The Best Places to Live and Work as a Moviemaker 2018: Big Cities

Annual Lists

15. Houston, Texas

Classic films shot in Houston over the years include Urban Cowboy, Reality Bites, Rushmore, and Richard Linklater’s Boyhood. Keeping that tradition alive will require invested young Houstonites, and local filmmaker Michelle Mower (The Preacher’s Sin) offers praise for organizations such as Southwest Alternate Media Project (SWAMP) and Women In Film and Television for nurturing Houston’s young talent and connecting them to the industry. She also calls attention to local venues where indie moviemakers can screen films and see the work of colleagues, such as the MFAH, Aurora Picture Show and 14 Pews. Mower has candid thoughts for the city’s decision-makers, as well:

“For mid-tiered filmmakers like myself, who’ve achieved some level of success, there are very few resources that incentivize us to stay and build careers,” she says. “Lack of a real industry infrastructure, tax incentives and access to local media limit what a filmmaker in Houston can achieve locally.
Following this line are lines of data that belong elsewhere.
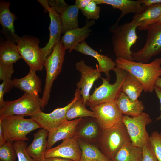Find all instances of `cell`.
Instances as JSON below:
<instances>
[{
    "label": "cell",
    "mask_w": 161,
    "mask_h": 161,
    "mask_svg": "<svg viewBox=\"0 0 161 161\" xmlns=\"http://www.w3.org/2000/svg\"><path fill=\"white\" fill-rule=\"evenodd\" d=\"M79 118L73 120H67L58 127L49 132L47 150L52 148L57 141L74 136L76 127L83 119Z\"/></svg>",
    "instance_id": "obj_21"
},
{
    "label": "cell",
    "mask_w": 161,
    "mask_h": 161,
    "mask_svg": "<svg viewBox=\"0 0 161 161\" xmlns=\"http://www.w3.org/2000/svg\"><path fill=\"white\" fill-rule=\"evenodd\" d=\"M137 27V24L133 19L130 22L109 27V30L112 33V42L117 57L134 61L131 49L139 37L136 32Z\"/></svg>",
    "instance_id": "obj_2"
},
{
    "label": "cell",
    "mask_w": 161,
    "mask_h": 161,
    "mask_svg": "<svg viewBox=\"0 0 161 161\" xmlns=\"http://www.w3.org/2000/svg\"><path fill=\"white\" fill-rule=\"evenodd\" d=\"M143 86L137 78L127 72L122 86V92L125 93L132 102L138 100L143 90Z\"/></svg>",
    "instance_id": "obj_28"
},
{
    "label": "cell",
    "mask_w": 161,
    "mask_h": 161,
    "mask_svg": "<svg viewBox=\"0 0 161 161\" xmlns=\"http://www.w3.org/2000/svg\"><path fill=\"white\" fill-rule=\"evenodd\" d=\"M116 104L119 110L123 115L134 117L138 116L143 112L145 106L143 102L138 100L131 101L128 97L121 92Z\"/></svg>",
    "instance_id": "obj_25"
},
{
    "label": "cell",
    "mask_w": 161,
    "mask_h": 161,
    "mask_svg": "<svg viewBox=\"0 0 161 161\" xmlns=\"http://www.w3.org/2000/svg\"><path fill=\"white\" fill-rule=\"evenodd\" d=\"M142 148L134 145L131 141L124 144L111 161H142Z\"/></svg>",
    "instance_id": "obj_27"
},
{
    "label": "cell",
    "mask_w": 161,
    "mask_h": 161,
    "mask_svg": "<svg viewBox=\"0 0 161 161\" xmlns=\"http://www.w3.org/2000/svg\"><path fill=\"white\" fill-rule=\"evenodd\" d=\"M81 155L77 138L73 137L63 140L62 143L56 147L46 150L44 158L59 157L80 161Z\"/></svg>",
    "instance_id": "obj_14"
},
{
    "label": "cell",
    "mask_w": 161,
    "mask_h": 161,
    "mask_svg": "<svg viewBox=\"0 0 161 161\" xmlns=\"http://www.w3.org/2000/svg\"><path fill=\"white\" fill-rule=\"evenodd\" d=\"M141 4H144L145 5L149 7L152 5L161 3V0H140Z\"/></svg>",
    "instance_id": "obj_41"
},
{
    "label": "cell",
    "mask_w": 161,
    "mask_h": 161,
    "mask_svg": "<svg viewBox=\"0 0 161 161\" xmlns=\"http://www.w3.org/2000/svg\"><path fill=\"white\" fill-rule=\"evenodd\" d=\"M122 121L134 145L142 148L149 142L150 136L146 129V126L152 122L149 114L143 112L134 117L123 115Z\"/></svg>",
    "instance_id": "obj_8"
},
{
    "label": "cell",
    "mask_w": 161,
    "mask_h": 161,
    "mask_svg": "<svg viewBox=\"0 0 161 161\" xmlns=\"http://www.w3.org/2000/svg\"><path fill=\"white\" fill-rule=\"evenodd\" d=\"M155 86L161 88V77H160L157 79L155 83Z\"/></svg>",
    "instance_id": "obj_46"
},
{
    "label": "cell",
    "mask_w": 161,
    "mask_h": 161,
    "mask_svg": "<svg viewBox=\"0 0 161 161\" xmlns=\"http://www.w3.org/2000/svg\"><path fill=\"white\" fill-rule=\"evenodd\" d=\"M13 64H8L0 61V80L10 79L14 72Z\"/></svg>",
    "instance_id": "obj_36"
},
{
    "label": "cell",
    "mask_w": 161,
    "mask_h": 161,
    "mask_svg": "<svg viewBox=\"0 0 161 161\" xmlns=\"http://www.w3.org/2000/svg\"><path fill=\"white\" fill-rule=\"evenodd\" d=\"M48 2L49 6L59 14L69 5L64 0H48Z\"/></svg>",
    "instance_id": "obj_39"
},
{
    "label": "cell",
    "mask_w": 161,
    "mask_h": 161,
    "mask_svg": "<svg viewBox=\"0 0 161 161\" xmlns=\"http://www.w3.org/2000/svg\"><path fill=\"white\" fill-rule=\"evenodd\" d=\"M38 1L40 3L43 7L45 12H48V8L49 7L48 2V0H38Z\"/></svg>",
    "instance_id": "obj_45"
},
{
    "label": "cell",
    "mask_w": 161,
    "mask_h": 161,
    "mask_svg": "<svg viewBox=\"0 0 161 161\" xmlns=\"http://www.w3.org/2000/svg\"><path fill=\"white\" fill-rule=\"evenodd\" d=\"M66 50L60 41L55 45L51 54L44 61V65L46 71V77L41 98L42 109L48 104L53 82L61 71Z\"/></svg>",
    "instance_id": "obj_6"
},
{
    "label": "cell",
    "mask_w": 161,
    "mask_h": 161,
    "mask_svg": "<svg viewBox=\"0 0 161 161\" xmlns=\"http://www.w3.org/2000/svg\"><path fill=\"white\" fill-rule=\"evenodd\" d=\"M22 58L18 49L17 45L7 41H1L0 44V61L13 64Z\"/></svg>",
    "instance_id": "obj_30"
},
{
    "label": "cell",
    "mask_w": 161,
    "mask_h": 161,
    "mask_svg": "<svg viewBox=\"0 0 161 161\" xmlns=\"http://www.w3.org/2000/svg\"><path fill=\"white\" fill-rule=\"evenodd\" d=\"M142 149V161H158L149 142L144 145Z\"/></svg>",
    "instance_id": "obj_37"
},
{
    "label": "cell",
    "mask_w": 161,
    "mask_h": 161,
    "mask_svg": "<svg viewBox=\"0 0 161 161\" xmlns=\"http://www.w3.org/2000/svg\"><path fill=\"white\" fill-rule=\"evenodd\" d=\"M92 0H76L75 5L80 10L84 8Z\"/></svg>",
    "instance_id": "obj_40"
},
{
    "label": "cell",
    "mask_w": 161,
    "mask_h": 161,
    "mask_svg": "<svg viewBox=\"0 0 161 161\" xmlns=\"http://www.w3.org/2000/svg\"><path fill=\"white\" fill-rule=\"evenodd\" d=\"M7 142L6 137L2 127L0 125V146Z\"/></svg>",
    "instance_id": "obj_44"
},
{
    "label": "cell",
    "mask_w": 161,
    "mask_h": 161,
    "mask_svg": "<svg viewBox=\"0 0 161 161\" xmlns=\"http://www.w3.org/2000/svg\"><path fill=\"white\" fill-rule=\"evenodd\" d=\"M129 141L130 138L122 121L111 128L102 129L97 143L102 153L111 160Z\"/></svg>",
    "instance_id": "obj_3"
},
{
    "label": "cell",
    "mask_w": 161,
    "mask_h": 161,
    "mask_svg": "<svg viewBox=\"0 0 161 161\" xmlns=\"http://www.w3.org/2000/svg\"><path fill=\"white\" fill-rule=\"evenodd\" d=\"M48 12L50 19L49 38L45 46L40 49L41 55L44 61L51 54L54 47L61 41V38L62 26L60 14L50 6L48 8Z\"/></svg>",
    "instance_id": "obj_15"
},
{
    "label": "cell",
    "mask_w": 161,
    "mask_h": 161,
    "mask_svg": "<svg viewBox=\"0 0 161 161\" xmlns=\"http://www.w3.org/2000/svg\"><path fill=\"white\" fill-rule=\"evenodd\" d=\"M13 82L14 87L25 92L37 95L41 92V81L37 75L36 72L30 70L25 76L20 78H13Z\"/></svg>",
    "instance_id": "obj_22"
},
{
    "label": "cell",
    "mask_w": 161,
    "mask_h": 161,
    "mask_svg": "<svg viewBox=\"0 0 161 161\" xmlns=\"http://www.w3.org/2000/svg\"><path fill=\"white\" fill-rule=\"evenodd\" d=\"M14 87L13 80L11 79L4 80L0 84V107L4 104V95L5 93L9 92Z\"/></svg>",
    "instance_id": "obj_38"
},
{
    "label": "cell",
    "mask_w": 161,
    "mask_h": 161,
    "mask_svg": "<svg viewBox=\"0 0 161 161\" xmlns=\"http://www.w3.org/2000/svg\"><path fill=\"white\" fill-rule=\"evenodd\" d=\"M95 22V20L86 19L85 24L82 27H78L66 31L61 40L66 50L71 52L77 45L85 41L92 31L90 27L94 25Z\"/></svg>",
    "instance_id": "obj_17"
},
{
    "label": "cell",
    "mask_w": 161,
    "mask_h": 161,
    "mask_svg": "<svg viewBox=\"0 0 161 161\" xmlns=\"http://www.w3.org/2000/svg\"><path fill=\"white\" fill-rule=\"evenodd\" d=\"M116 67L130 73L143 84L145 92L152 93L158 78L161 77V58H156L149 63L131 61L117 57Z\"/></svg>",
    "instance_id": "obj_1"
},
{
    "label": "cell",
    "mask_w": 161,
    "mask_h": 161,
    "mask_svg": "<svg viewBox=\"0 0 161 161\" xmlns=\"http://www.w3.org/2000/svg\"><path fill=\"white\" fill-rule=\"evenodd\" d=\"M149 142L158 161H161V132H153L150 136Z\"/></svg>",
    "instance_id": "obj_35"
},
{
    "label": "cell",
    "mask_w": 161,
    "mask_h": 161,
    "mask_svg": "<svg viewBox=\"0 0 161 161\" xmlns=\"http://www.w3.org/2000/svg\"><path fill=\"white\" fill-rule=\"evenodd\" d=\"M79 10L75 4L69 5L59 14L62 26V34L69 30L78 27V16Z\"/></svg>",
    "instance_id": "obj_29"
},
{
    "label": "cell",
    "mask_w": 161,
    "mask_h": 161,
    "mask_svg": "<svg viewBox=\"0 0 161 161\" xmlns=\"http://www.w3.org/2000/svg\"><path fill=\"white\" fill-rule=\"evenodd\" d=\"M66 117L67 120L69 121L79 118L88 117L95 118L94 113L86 107L81 95L79 97L68 109Z\"/></svg>",
    "instance_id": "obj_31"
},
{
    "label": "cell",
    "mask_w": 161,
    "mask_h": 161,
    "mask_svg": "<svg viewBox=\"0 0 161 161\" xmlns=\"http://www.w3.org/2000/svg\"><path fill=\"white\" fill-rule=\"evenodd\" d=\"M97 4H106L111 6L113 9L120 10L121 14L116 23L112 25H118L120 20L125 15L130 13L135 15L140 14L145 11L148 7L140 5V0H93Z\"/></svg>",
    "instance_id": "obj_20"
},
{
    "label": "cell",
    "mask_w": 161,
    "mask_h": 161,
    "mask_svg": "<svg viewBox=\"0 0 161 161\" xmlns=\"http://www.w3.org/2000/svg\"><path fill=\"white\" fill-rule=\"evenodd\" d=\"M48 133V131L44 129L39 130L33 134L32 142L26 149L28 154L36 161H40L44 158L47 146L46 139Z\"/></svg>",
    "instance_id": "obj_23"
},
{
    "label": "cell",
    "mask_w": 161,
    "mask_h": 161,
    "mask_svg": "<svg viewBox=\"0 0 161 161\" xmlns=\"http://www.w3.org/2000/svg\"><path fill=\"white\" fill-rule=\"evenodd\" d=\"M116 75L115 83L110 84L107 79L101 77L102 84L96 87L86 103V106H93L102 103L116 101L122 92V86L127 71L116 67L113 70Z\"/></svg>",
    "instance_id": "obj_5"
},
{
    "label": "cell",
    "mask_w": 161,
    "mask_h": 161,
    "mask_svg": "<svg viewBox=\"0 0 161 161\" xmlns=\"http://www.w3.org/2000/svg\"><path fill=\"white\" fill-rule=\"evenodd\" d=\"M23 115H11L0 119L7 142L13 144L16 141H29L27 135L40 128L32 119H26Z\"/></svg>",
    "instance_id": "obj_4"
},
{
    "label": "cell",
    "mask_w": 161,
    "mask_h": 161,
    "mask_svg": "<svg viewBox=\"0 0 161 161\" xmlns=\"http://www.w3.org/2000/svg\"><path fill=\"white\" fill-rule=\"evenodd\" d=\"M80 95V90L77 89L74 97L66 106L57 108L48 114L40 110L35 114L30 116V117L38 124L40 128L50 132L67 120L66 117L67 110Z\"/></svg>",
    "instance_id": "obj_11"
},
{
    "label": "cell",
    "mask_w": 161,
    "mask_h": 161,
    "mask_svg": "<svg viewBox=\"0 0 161 161\" xmlns=\"http://www.w3.org/2000/svg\"><path fill=\"white\" fill-rule=\"evenodd\" d=\"M74 50L82 54L92 56L95 58L99 64L97 68L99 72L104 73L107 79H110L109 72L114 70L116 66V63L107 55L100 54L91 48L85 41L78 44Z\"/></svg>",
    "instance_id": "obj_19"
},
{
    "label": "cell",
    "mask_w": 161,
    "mask_h": 161,
    "mask_svg": "<svg viewBox=\"0 0 161 161\" xmlns=\"http://www.w3.org/2000/svg\"><path fill=\"white\" fill-rule=\"evenodd\" d=\"M147 30L146 42L143 47L132 52L133 61L148 63L152 57L161 53V25L154 24L150 26Z\"/></svg>",
    "instance_id": "obj_10"
},
{
    "label": "cell",
    "mask_w": 161,
    "mask_h": 161,
    "mask_svg": "<svg viewBox=\"0 0 161 161\" xmlns=\"http://www.w3.org/2000/svg\"><path fill=\"white\" fill-rule=\"evenodd\" d=\"M80 10L87 20H97L100 17V7L93 0H92L84 8Z\"/></svg>",
    "instance_id": "obj_34"
},
{
    "label": "cell",
    "mask_w": 161,
    "mask_h": 161,
    "mask_svg": "<svg viewBox=\"0 0 161 161\" xmlns=\"http://www.w3.org/2000/svg\"><path fill=\"white\" fill-rule=\"evenodd\" d=\"M116 101L106 102L90 107L102 129L111 128L122 122L123 115Z\"/></svg>",
    "instance_id": "obj_12"
},
{
    "label": "cell",
    "mask_w": 161,
    "mask_h": 161,
    "mask_svg": "<svg viewBox=\"0 0 161 161\" xmlns=\"http://www.w3.org/2000/svg\"><path fill=\"white\" fill-rule=\"evenodd\" d=\"M0 161H1V160H0Z\"/></svg>",
    "instance_id": "obj_48"
},
{
    "label": "cell",
    "mask_w": 161,
    "mask_h": 161,
    "mask_svg": "<svg viewBox=\"0 0 161 161\" xmlns=\"http://www.w3.org/2000/svg\"><path fill=\"white\" fill-rule=\"evenodd\" d=\"M39 39L36 37L24 35L17 44L19 52L30 69L36 72L41 71L44 61L41 56L39 47Z\"/></svg>",
    "instance_id": "obj_9"
},
{
    "label": "cell",
    "mask_w": 161,
    "mask_h": 161,
    "mask_svg": "<svg viewBox=\"0 0 161 161\" xmlns=\"http://www.w3.org/2000/svg\"><path fill=\"white\" fill-rule=\"evenodd\" d=\"M161 15V3L155 4L149 7L142 13L135 15L133 19L137 24L139 30L147 29L148 27L157 23Z\"/></svg>",
    "instance_id": "obj_24"
},
{
    "label": "cell",
    "mask_w": 161,
    "mask_h": 161,
    "mask_svg": "<svg viewBox=\"0 0 161 161\" xmlns=\"http://www.w3.org/2000/svg\"><path fill=\"white\" fill-rule=\"evenodd\" d=\"M13 144L16 151L18 161H36L27 153L28 143L24 140L15 141Z\"/></svg>",
    "instance_id": "obj_32"
},
{
    "label": "cell",
    "mask_w": 161,
    "mask_h": 161,
    "mask_svg": "<svg viewBox=\"0 0 161 161\" xmlns=\"http://www.w3.org/2000/svg\"><path fill=\"white\" fill-rule=\"evenodd\" d=\"M17 155L13 144L6 142L0 146V160L16 161Z\"/></svg>",
    "instance_id": "obj_33"
},
{
    "label": "cell",
    "mask_w": 161,
    "mask_h": 161,
    "mask_svg": "<svg viewBox=\"0 0 161 161\" xmlns=\"http://www.w3.org/2000/svg\"><path fill=\"white\" fill-rule=\"evenodd\" d=\"M157 24L161 25V15L158 22L156 23Z\"/></svg>",
    "instance_id": "obj_47"
},
{
    "label": "cell",
    "mask_w": 161,
    "mask_h": 161,
    "mask_svg": "<svg viewBox=\"0 0 161 161\" xmlns=\"http://www.w3.org/2000/svg\"><path fill=\"white\" fill-rule=\"evenodd\" d=\"M10 5L9 1H0V23L2 27L1 33L4 35L6 41L17 44L21 37L15 33L14 23L17 18L10 10Z\"/></svg>",
    "instance_id": "obj_16"
},
{
    "label": "cell",
    "mask_w": 161,
    "mask_h": 161,
    "mask_svg": "<svg viewBox=\"0 0 161 161\" xmlns=\"http://www.w3.org/2000/svg\"><path fill=\"white\" fill-rule=\"evenodd\" d=\"M81 151L80 161H111L100 150L96 143L88 142L77 138Z\"/></svg>",
    "instance_id": "obj_26"
},
{
    "label": "cell",
    "mask_w": 161,
    "mask_h": 161,
    "mask_svg": "<svg viewBox=\"0 0 161 161\" xmlns=\"http://www.w3.org/2000/svg\"><path fill=\"white\" fill-rule=\"evenodd\" d=\"M102 129L95 117H85L78 125L74 137L97 143Z\"/></svg>",
    "instance_id": "obj_18"
},
{
    "label": "cell",
    "mask_w": 161,
    "mask_h": 161,
    "mask_svg": "<svg viewBox=\"0 0 161 161\" xmlns=\"http://www.w3.org/2000/svg\"><path fill=\"white\" fill-rule=\"evenodd\" d=\"M42 101L38 95L25 92L19 98L4 101L0 107V119L11 115L31 116L41 110Z\"/></svg>",
    "instance_id": "obj_7"
},
{
    "label": "cell",
    "mask_w": 161,
    "mask_h": 161,
    "mask_svg": "<svg viewBox=\"0 0 161 161\" xmlns=\"http://www.w3.org/2000/svg\"><path fill=\"white\" fill-rule=\"evenodd\" d=\"M154 90L155 91L157 97L159 99L160 103V115L156 119V120H161V88L155 86Z\"/></svg>",
    "instance_id": "obj_42"
},
{
    "label": "cell",
    "mask_w": 161,
    "mask_h": 161,
    "mask_svg": "<svg viewBox=\"0 0 161 161\" xmlns=\"http://www.w3.org/2000/svg\"><path fill=\"white\" fill-rule=\"evenodd\" d=\"M97 66L96 64V69H94L86 64L83 60L76 62L75 64L76 69L81 73L80 79L76 84L77 89L80 90L85 105L90 95V91L95 82L101 78Z\"/></svg>",
    "instance_id": "obj_13"
},
{
    "label": "cell",
    "mask_w": 161,
    "mask_h": 161,
    "mask_svg": "<svg viewBox=\"0 0 161 161\" xmlns=\"http://www.w3.org/2000/svg\"><path fill=\"white\" fill-rule=\"evenodd\" d=\"M40 161H75L73 160L59 157H52L47 158H44Z\"/></svg>",
    "instance_id": "obj_43"
}]
</instances>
If Houston wants a Linklater or a Rodriguez-level filmmaker to work here, they must invest in local talent and infrastructure and get Houston media to pay closer attention to our stories.”

Cost of living in the country’s aerospace capital remains cheap, with housing costs 37.4 percent below national average and living costs at 20.8 percent below average, and as one would expect from a large city, the cultural menu is limitless—over 100 languages are spoken by Houston’s residents. The city also offers in-kind incentives and program grants, with local incentives offered on a project-by-project basis. Texas offers cash grants for a percentage of a production’s expenditure in state, in Houston’s case between 7.5 and 22.5 percent.

A commercial production for the agency ELL Creative gets rolling in Houston. Photograph by Craig Busch.